Occupation is one of the best-known institutions of international law. It has been present in the legal world[1] for a long time. Over the years, it has found its regulation in various international legal sources (such as the Hague Conventions of 1907 and the Geneva Conventions of 1949) and national legislations (e.g., in the Bulgarian Criminal Code).

In the public consciousness, occupation and war are interconnected since, during military actions, a certain part of the territory of a state usually falls under the factual control of its enemy. In such cases, we call this a military occupation.

This institution of international law also has another sense. According to some theories,[2] occupation is a means of acquiring territory that is unpopulated or newly discovered and has never belonged to any state.[3] It is assumed that the said territory has been abandoned by its previous sovereign.[4]

Occupation as a means of acquiring “terra nullius” (nobody’s land) originates from Roman private law, representing a primary method of acquiring property rights over ownerless or abandoned things. The occupation was accomplished by establishing factual control over the respective things.

The concept of occupation was further developed by Hugo Grotius in his famous work “On the Law of War and Peace.”[5] In this treatise, Grotius highlights that “a thing can become our property through original or derivative acquisition. In the past… original acquisition could be achieved through division of property; currently, it is accomplished through occupation.”[6]

Over the centuries, legal and military sciences have adapted to the changes directly related to the conduct of war. Technologies have gradually improved, and larger armies have been formed. With an increased capacity for waging wars, their scope has also significantly expanded. Consequently, the size of occupied territories during wars has also grown substantially.

II. Military Occupation

Military occupation is one of the primary forms of occupation. It mainly arises during military actions when, as a result of offensives and other aggressive operations, a portion of the territory of the attacked state comes under the actual control of its enemy. History knows various cases of military occupation, ranging from the occupation of individual provinces or specific parts of a country to the complete occupation of the entire territory of a state.

During military operations, combatants use tactical maneuvers to establish control over a given territory. Civilian populations are affected by these movements of armed forces, and battles often occur around populated areas, inevitably disrupting their lives and livelihoods. However, the focus of this article is on the regime of occupied territories after military actions shift further into the affected state (i.e., when the affected lands become rear areas) or in cases of their cessation (e.g., through the conclusion of armistices).

The contemporary debate on the regime of occupation began in the 19th century.
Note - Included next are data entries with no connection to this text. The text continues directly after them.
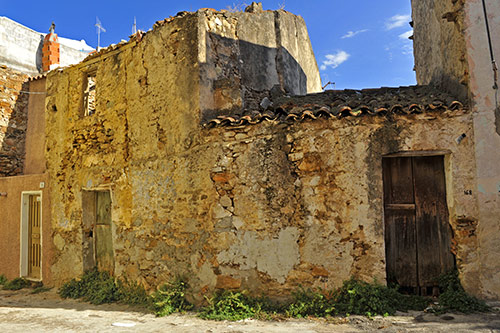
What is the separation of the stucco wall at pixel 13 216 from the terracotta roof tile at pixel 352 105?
4.75 meters

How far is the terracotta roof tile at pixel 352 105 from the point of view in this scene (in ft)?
17.5

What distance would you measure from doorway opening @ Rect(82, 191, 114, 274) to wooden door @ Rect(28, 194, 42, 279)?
160 cm

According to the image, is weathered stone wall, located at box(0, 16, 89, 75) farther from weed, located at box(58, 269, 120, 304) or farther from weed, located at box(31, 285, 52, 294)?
weed, located at box(58, 269, 120, 304)

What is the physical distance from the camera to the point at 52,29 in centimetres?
1291

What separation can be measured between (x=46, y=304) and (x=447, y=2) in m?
8.61

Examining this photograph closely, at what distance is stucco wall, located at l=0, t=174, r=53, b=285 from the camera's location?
8.38 m

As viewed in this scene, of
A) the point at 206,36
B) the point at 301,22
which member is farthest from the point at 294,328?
the point at 301,22

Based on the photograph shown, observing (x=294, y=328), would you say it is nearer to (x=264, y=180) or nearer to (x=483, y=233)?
(x=264, y=180)

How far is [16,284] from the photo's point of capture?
827 centimetres

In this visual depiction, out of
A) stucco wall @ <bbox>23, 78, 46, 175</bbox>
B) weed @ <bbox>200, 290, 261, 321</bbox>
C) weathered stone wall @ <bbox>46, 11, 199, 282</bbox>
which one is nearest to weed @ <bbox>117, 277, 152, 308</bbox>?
weathered stone wall @ <bbox>46, 11, 199, 282</bbox>

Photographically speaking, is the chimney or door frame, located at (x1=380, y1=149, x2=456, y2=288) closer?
door frame, located at (x1=380, y1=149, x2=456, y2=288)

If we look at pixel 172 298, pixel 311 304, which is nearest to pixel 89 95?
pixel 172 298

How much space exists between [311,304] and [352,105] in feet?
10.0

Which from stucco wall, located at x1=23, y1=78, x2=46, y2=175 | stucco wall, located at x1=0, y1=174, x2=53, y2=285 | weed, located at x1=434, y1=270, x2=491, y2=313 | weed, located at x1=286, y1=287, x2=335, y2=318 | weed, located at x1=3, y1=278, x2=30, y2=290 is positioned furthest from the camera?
stucco wall, located at x1=23, y1=78, x2=46, y2=175
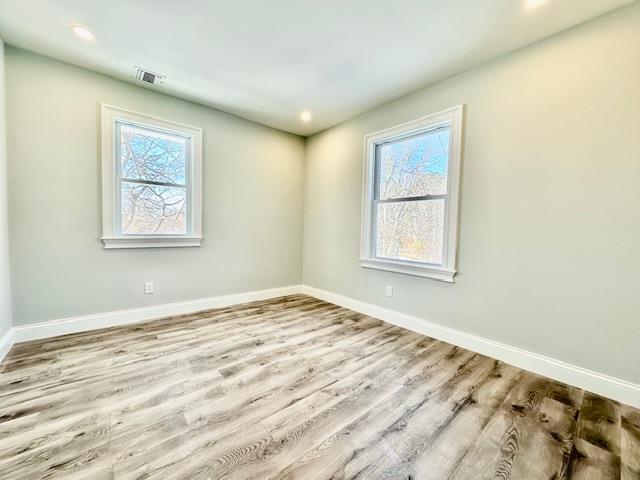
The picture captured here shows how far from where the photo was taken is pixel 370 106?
127 inches

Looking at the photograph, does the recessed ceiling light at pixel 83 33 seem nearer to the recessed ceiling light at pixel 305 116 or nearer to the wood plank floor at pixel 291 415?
the recessed ceiling light at pixel 305 116

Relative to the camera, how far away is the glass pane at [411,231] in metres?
2.78

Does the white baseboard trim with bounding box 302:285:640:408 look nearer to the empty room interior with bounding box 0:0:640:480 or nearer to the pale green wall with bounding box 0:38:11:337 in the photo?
the empty room interior with bounding box 0:0:640:480

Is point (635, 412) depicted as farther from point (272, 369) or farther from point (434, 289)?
point (272, 369)

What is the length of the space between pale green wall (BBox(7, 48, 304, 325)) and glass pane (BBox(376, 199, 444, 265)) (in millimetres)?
1816

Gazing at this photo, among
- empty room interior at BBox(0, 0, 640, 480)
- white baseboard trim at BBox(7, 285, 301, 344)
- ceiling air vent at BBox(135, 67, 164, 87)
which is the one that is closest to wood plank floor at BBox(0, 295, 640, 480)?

Numerous conferences were held in that spirit, such as those in Brussels (1874) and The Hague (1899 and 1907),[7] which discussed the order in occupied territories.

Since 1907, the regulation has changed significantly. Article 154 of the Fourth Geneva Convention (1949) explicitly provides that the Hague Convention has a subsidiary character (regarding the second and third parts of the regulations applied to the Hague Convention) when states are parties to both acts. This article includes the regulation from both the Hague and Geneva Conventions for the sake of completeness.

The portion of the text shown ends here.